- _Goal a_:
Output the records from the line containing "Which would you" through the end of the records, inclusive, as a Markdown table with the columns n and Line, leaving out blank lines.
** begin Passage given **
The Invitation to Pause

Essentialism begins with a simple but radical truth: if you don’t prioritize your life, someone else will. And for founders, that truth hits differently. Because when you’re the one building the thing, every pull on your time can feel like a lifeline. Like something you should say yes to. But the invitation of Essentialism is to pause—to slow the swirl, silence the noise, and choose on purpose.

I remember when I first started pulling back from “shoulds.” I had just come off of a string of major projects. The kind where everything felt urgent and everyone needed something. My days were filled, my nights were short, and my mind was spinning. But the real cost wasn’t just fatigue—it was that I couldn’t hear myself think. And if I couldn’t hear myself, how could I possibly lead anyone else?

McKeown reminds us that we always have a choice. And that clarity doesn’t come from pushing harder—it comes from stepping back.


The Essentialist Mindset

Essentialism teaches us that almost everything is nonessential.

The Essentialist doesn’t just manage their time better—they see the world differently. They understand that almost everything is noise. That the value of something isn’t in how loud it shouts for attention, but in how deeply it aligns with purpose.
** end Passage given **
- _Goal b_:
Rewrite the passage on Essentialism between "The Invitation to" and "lead anyone else?", inclusive, substituting "creators" for "founders".
** begin Material to process **
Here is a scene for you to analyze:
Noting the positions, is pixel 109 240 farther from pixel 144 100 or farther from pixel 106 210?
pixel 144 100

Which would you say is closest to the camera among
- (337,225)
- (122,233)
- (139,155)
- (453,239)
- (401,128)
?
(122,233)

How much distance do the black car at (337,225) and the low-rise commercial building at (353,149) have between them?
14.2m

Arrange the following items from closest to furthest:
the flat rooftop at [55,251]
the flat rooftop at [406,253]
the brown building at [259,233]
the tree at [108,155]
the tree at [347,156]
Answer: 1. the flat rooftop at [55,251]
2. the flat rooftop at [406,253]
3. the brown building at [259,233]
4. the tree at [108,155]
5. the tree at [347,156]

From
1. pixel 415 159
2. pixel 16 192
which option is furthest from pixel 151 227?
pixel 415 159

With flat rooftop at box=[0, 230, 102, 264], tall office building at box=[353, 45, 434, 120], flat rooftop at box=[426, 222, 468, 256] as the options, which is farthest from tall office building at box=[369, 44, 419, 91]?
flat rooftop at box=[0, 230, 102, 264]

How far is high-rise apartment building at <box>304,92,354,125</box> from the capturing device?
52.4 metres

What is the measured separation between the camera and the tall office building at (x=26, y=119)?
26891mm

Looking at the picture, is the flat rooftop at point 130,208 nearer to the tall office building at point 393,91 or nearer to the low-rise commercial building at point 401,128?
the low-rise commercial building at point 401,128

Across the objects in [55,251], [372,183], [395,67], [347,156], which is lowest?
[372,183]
** end Material to process **
- _Response a_:
| n | Line |
|---|---|
| 1 | Which would you say is closest to the camera among |
| 2 | - (337,225) |
| 3 | - (122,233) |
| 4 | - (139,155) |
| 5 | - (453,239) |
| 6 | - (401,128) |
| 7 | ? |
| 8 | (122,233) |
| 9 | How much distance do the black car at (337,225) and the low-rise commercial building at (353,149) have between them? |
| 10 | 14.2m |
| 11 | Arrange the following items from closest to furthest: |
| 12 | the flat rooftop at [55,251] |
| 13 | the flat rooftop at [406,253] |
| 14 | the brown building at [259,233] |
| 15 | the tree at [108,155] |
| 16 | the tree at [347,156] |
| 17 | Answer: 1. the flat rooftop at [55,251] |
| 18 | 2. the flat rooftop at [406,253] |
| 19 | 3. the brown building at [259,233] |
| 20 | 4. the tree at [108,155] |
| 21 | 5. the tree at [347,156] |
| 22 | From |
| 23 | 1. pixel 415 159 |
| 24 | 2. pixel 16 192 |
| 25 | which option is furthest from pixel 151 227? |
| 26 | pixel 415 159 |
| 27 | With flat rooftop at box=[0, 230, 102, 264], tall office building at box=[353, 45, 434, 120], flat rooftop at box=[426, 222, 468, 256] as the options, which is farthest from tall office building at box=[369, 44, 419, 91]? |
| 28 | flat rooftop at box=[0, 230, 102, 264] |
| 29 | How far is high-rise apartment building at <box>304,92,354,125</box> from the capturing device? |
| 30 | 52.4 metres |
| 31 | What is the measured separation between the camera and the tall office building at (x=26, y=119)? |
| 32 | 26891mm |
| 33 | Looking at the picture, is the flat rooftop at point 130,208 nearer to the tall office building at point 393,91 or nearer to the low-rise commercial building at point 401,128? |
| 34 | the low-rise commercial building at point 401,128 |
| 35 | Across the objects in [55,251], [372,183], [395,67], [347,156], which is lowest? |
| 36 | [372,183] |

- _Response b_:
The Invitation to Pause

Essentialism begins with a simple but radical truth: if you don’t prioritize your life, someone else will. And for creators, that truth hits differently. Because when you’re the one building the thing, every pull on your time can feel like a lifeline. Like something you should say yes to. But the invitation of Essentialism is to pause—to slow the swirl, silence the noise, and choose on purpose.

I remember when I first started pulling back from “shoulds.” I had just come off of a string of major projects. The kind where everything felt urgent and everyone needed something. My days were filled, my nights were short, and my mind was spinning. But the real cost wasn’t just fatigue—it was that I couldn’t hear myself think. And if I couldn’t hear myself, how could I possibly lead anyone else?